▶ **EXCERPTED TEXT**:
• • •

His Majestys Dub is a 1983 dub album by King Tubby and Prince Jammy, sometimes credited to Prince Jammy v King Tubbys. It featured Carlton Barrett and Sly Dunbar on drums, Robbie Shakespeare and Aston Barrett on bass guitar, and Ansel Collins on keyboards, among other personnel. The album was produced by Jah Woosh and engineered by King Tubby and Prince Jammy, along with Maxie and frequent collaborator Errol Thompson. The album was recorded at Randy's in Kingston, Jamaica.

The material included dub versions of Bim Sherman's "What Sweet You So", Jah Woosh's "Jah Is the Ruler" and Joseph Earlocks' "Free Up the Blackman".

Like many other dub and reggae records, this album has been (re)released on several different labels with several different covers.

LP track listing 
Track listing taken from Sky Juice SJLP003.

Side one
 "Throne of Judgement"
 "Ruling Power"
 "Lion Heart"
 "His Majesty"
 "King of Kings"

Side two
 "Thunder Shock"
 "Ethiopia Rock"
 "King Tubby's Salute"
 "Jah Works"

• • •

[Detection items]
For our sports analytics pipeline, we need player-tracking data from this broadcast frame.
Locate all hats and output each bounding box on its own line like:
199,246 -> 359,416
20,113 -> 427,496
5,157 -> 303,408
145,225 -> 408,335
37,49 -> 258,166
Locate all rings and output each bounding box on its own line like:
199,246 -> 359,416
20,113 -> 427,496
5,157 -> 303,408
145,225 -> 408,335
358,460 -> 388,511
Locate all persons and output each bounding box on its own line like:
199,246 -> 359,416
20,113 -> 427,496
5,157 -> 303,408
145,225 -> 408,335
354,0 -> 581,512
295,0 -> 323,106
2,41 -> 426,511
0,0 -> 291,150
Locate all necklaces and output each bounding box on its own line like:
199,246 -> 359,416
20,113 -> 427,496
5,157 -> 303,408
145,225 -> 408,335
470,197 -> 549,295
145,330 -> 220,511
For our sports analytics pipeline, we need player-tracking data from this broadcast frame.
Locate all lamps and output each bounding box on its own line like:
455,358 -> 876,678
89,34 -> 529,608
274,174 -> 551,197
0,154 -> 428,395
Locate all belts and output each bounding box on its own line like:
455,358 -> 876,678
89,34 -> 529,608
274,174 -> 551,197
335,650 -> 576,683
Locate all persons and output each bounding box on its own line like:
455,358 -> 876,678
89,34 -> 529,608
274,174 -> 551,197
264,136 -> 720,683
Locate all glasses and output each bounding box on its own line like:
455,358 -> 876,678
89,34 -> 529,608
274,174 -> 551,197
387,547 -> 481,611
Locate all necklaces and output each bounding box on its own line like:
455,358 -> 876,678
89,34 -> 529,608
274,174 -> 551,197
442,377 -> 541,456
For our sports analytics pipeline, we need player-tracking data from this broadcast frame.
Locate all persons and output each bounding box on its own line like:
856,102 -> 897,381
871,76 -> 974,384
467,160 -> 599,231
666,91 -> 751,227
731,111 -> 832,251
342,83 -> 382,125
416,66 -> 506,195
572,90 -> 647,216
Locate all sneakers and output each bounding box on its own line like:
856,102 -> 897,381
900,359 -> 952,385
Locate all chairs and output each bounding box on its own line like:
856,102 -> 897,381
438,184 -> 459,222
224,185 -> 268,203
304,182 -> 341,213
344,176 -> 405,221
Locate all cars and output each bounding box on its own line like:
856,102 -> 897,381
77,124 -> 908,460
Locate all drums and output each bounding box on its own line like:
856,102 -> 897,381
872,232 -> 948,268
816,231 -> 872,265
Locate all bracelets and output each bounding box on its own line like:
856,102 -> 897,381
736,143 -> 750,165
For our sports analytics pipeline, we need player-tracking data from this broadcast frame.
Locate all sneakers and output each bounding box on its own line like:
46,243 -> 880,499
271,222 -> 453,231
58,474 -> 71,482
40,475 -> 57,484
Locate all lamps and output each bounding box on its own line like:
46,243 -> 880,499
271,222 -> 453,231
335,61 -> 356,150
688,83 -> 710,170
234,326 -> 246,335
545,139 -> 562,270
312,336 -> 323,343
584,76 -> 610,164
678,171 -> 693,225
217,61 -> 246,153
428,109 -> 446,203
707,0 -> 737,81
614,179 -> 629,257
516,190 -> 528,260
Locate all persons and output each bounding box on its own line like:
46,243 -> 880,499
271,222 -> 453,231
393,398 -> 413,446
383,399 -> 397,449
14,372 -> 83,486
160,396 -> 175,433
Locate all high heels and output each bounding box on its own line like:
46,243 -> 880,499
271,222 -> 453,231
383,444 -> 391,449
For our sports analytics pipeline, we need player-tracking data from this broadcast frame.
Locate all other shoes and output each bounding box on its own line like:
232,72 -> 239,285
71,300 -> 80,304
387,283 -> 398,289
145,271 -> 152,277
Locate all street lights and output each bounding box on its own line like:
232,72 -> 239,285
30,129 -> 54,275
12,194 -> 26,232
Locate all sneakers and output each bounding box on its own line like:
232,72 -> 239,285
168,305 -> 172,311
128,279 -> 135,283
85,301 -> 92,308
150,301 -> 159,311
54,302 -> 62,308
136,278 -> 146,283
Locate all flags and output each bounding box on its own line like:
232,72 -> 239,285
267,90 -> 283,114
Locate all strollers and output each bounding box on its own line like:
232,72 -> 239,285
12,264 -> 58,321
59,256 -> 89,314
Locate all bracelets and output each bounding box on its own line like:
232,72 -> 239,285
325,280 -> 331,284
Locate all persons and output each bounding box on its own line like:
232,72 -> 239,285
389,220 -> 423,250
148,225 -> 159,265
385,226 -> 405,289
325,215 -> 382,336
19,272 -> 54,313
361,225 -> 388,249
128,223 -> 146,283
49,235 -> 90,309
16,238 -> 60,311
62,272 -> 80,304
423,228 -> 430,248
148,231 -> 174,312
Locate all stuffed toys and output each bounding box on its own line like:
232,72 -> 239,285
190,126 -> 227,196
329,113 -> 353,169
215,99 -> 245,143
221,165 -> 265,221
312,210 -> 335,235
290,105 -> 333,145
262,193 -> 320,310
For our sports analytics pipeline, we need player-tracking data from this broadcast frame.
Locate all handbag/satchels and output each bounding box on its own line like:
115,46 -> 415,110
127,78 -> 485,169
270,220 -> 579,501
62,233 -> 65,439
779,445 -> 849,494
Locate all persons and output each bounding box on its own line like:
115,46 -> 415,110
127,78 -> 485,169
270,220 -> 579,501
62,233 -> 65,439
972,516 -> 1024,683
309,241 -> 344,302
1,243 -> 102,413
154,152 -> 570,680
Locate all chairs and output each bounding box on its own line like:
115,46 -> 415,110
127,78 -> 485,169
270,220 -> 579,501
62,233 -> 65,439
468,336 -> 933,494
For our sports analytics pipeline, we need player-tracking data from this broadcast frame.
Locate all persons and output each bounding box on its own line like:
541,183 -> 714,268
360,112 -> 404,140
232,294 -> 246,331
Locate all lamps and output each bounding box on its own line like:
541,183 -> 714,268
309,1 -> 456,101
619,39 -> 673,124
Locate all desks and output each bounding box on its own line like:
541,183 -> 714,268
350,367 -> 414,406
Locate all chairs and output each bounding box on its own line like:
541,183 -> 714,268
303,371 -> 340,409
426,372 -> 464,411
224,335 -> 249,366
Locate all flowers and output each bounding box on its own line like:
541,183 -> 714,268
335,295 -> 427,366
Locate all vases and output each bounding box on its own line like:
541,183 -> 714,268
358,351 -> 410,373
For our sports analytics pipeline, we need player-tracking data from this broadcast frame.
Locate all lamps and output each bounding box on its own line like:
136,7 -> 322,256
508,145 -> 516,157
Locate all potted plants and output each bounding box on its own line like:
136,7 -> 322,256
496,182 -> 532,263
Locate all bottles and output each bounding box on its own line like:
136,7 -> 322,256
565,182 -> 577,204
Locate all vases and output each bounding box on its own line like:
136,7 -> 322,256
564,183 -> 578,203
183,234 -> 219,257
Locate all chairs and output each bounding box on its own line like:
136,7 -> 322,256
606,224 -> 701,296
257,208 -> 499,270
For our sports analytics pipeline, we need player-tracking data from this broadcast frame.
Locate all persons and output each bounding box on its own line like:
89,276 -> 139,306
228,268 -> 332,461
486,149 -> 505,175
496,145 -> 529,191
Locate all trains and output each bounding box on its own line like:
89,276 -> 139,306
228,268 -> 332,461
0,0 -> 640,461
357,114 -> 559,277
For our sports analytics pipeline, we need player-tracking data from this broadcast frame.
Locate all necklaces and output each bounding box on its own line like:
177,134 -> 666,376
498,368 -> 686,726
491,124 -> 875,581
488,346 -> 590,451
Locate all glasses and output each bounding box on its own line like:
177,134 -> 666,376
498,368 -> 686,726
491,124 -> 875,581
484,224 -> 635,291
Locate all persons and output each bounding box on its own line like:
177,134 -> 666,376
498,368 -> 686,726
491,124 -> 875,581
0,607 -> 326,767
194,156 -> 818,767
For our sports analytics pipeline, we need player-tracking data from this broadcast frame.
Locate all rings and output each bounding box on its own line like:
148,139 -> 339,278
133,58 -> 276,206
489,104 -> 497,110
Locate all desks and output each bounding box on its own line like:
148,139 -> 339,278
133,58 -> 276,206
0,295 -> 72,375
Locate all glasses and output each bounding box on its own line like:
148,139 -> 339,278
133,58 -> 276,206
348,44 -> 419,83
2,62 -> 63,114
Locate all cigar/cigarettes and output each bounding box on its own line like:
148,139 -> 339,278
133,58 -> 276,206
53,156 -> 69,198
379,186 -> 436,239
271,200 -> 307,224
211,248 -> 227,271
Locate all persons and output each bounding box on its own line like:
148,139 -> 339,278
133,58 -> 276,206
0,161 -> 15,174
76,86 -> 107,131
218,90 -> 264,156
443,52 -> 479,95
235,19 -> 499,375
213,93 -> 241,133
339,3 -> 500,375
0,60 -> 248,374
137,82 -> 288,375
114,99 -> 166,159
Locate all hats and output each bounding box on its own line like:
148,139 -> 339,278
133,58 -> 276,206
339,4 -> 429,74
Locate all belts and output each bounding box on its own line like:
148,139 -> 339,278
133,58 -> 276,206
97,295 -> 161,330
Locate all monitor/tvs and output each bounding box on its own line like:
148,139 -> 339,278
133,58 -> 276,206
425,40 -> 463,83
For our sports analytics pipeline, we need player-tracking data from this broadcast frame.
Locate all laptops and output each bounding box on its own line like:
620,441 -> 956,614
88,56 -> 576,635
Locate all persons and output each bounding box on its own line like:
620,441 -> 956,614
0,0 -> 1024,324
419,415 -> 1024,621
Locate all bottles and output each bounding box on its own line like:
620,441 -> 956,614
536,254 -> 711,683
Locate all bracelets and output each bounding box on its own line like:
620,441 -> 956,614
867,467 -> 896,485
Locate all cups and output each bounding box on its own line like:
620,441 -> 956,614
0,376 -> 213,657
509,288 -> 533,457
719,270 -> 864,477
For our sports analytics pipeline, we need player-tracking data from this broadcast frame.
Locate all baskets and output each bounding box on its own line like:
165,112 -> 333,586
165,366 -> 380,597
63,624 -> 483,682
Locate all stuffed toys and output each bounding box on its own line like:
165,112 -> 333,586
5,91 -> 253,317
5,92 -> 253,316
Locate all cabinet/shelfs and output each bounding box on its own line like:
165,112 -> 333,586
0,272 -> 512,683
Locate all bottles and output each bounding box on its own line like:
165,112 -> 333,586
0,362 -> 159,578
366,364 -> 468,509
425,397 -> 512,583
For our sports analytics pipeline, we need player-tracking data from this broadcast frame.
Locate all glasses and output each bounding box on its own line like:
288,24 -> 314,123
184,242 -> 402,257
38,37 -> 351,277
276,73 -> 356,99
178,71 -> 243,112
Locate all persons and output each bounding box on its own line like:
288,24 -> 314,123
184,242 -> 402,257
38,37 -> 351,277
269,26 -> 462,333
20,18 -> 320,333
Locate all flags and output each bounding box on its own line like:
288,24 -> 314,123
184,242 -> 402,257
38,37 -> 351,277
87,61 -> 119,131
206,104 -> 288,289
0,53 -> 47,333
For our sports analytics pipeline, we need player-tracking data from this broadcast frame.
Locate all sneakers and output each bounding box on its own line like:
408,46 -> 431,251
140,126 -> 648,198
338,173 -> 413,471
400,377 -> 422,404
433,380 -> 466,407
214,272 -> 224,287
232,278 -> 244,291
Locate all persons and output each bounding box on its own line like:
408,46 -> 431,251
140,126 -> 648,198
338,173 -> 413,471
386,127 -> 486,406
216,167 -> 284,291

• • •

▶ **TASK BRIEF**:
Can you retype the whole text about the album His Majestys Dub word for word? The items are separate material from the text about the album.

▶ **TASK RESULT**:
His Majestys Dub is a 1983 dub album by King Tubby and Prince Jammy, sometimes credited to Prince Jammy v King Tubbys. It featured Carlton Barrett and Sly Dunbar on drums, Robbie Shakespeare and Aston Barrett on bass guitar, and Ansel Collins on keyboards, among other personnel. The album was produced by Jah Woosh and engineered by King Tubby and Prince Jammy, along with Maxie and frequent collaborator Errol Thompson. The album was recorded at Randy's in Kingston, Jamaica.

The material included dub versions of Bim Sherman's "What Sweet You So", Jah Woosh's "Jah Is the Ruler" and Joseph Earlocks' "Free Up the Blackman".

Like many other dub and reggae records, this album has been (re)released on several different labels with several different covers.

LP track listing 
Track listing taken from Sky Juice SJLP003.

Side one
 "Throne of Judgement"
 "Ruling Power"
 "Lion Heart"
 "His Majesty"
 "King of Kings"

Side two
 "Thunder Shock"
 "Ethiopia Rock"
 "King Tubby's Salute"
 "Jah Works"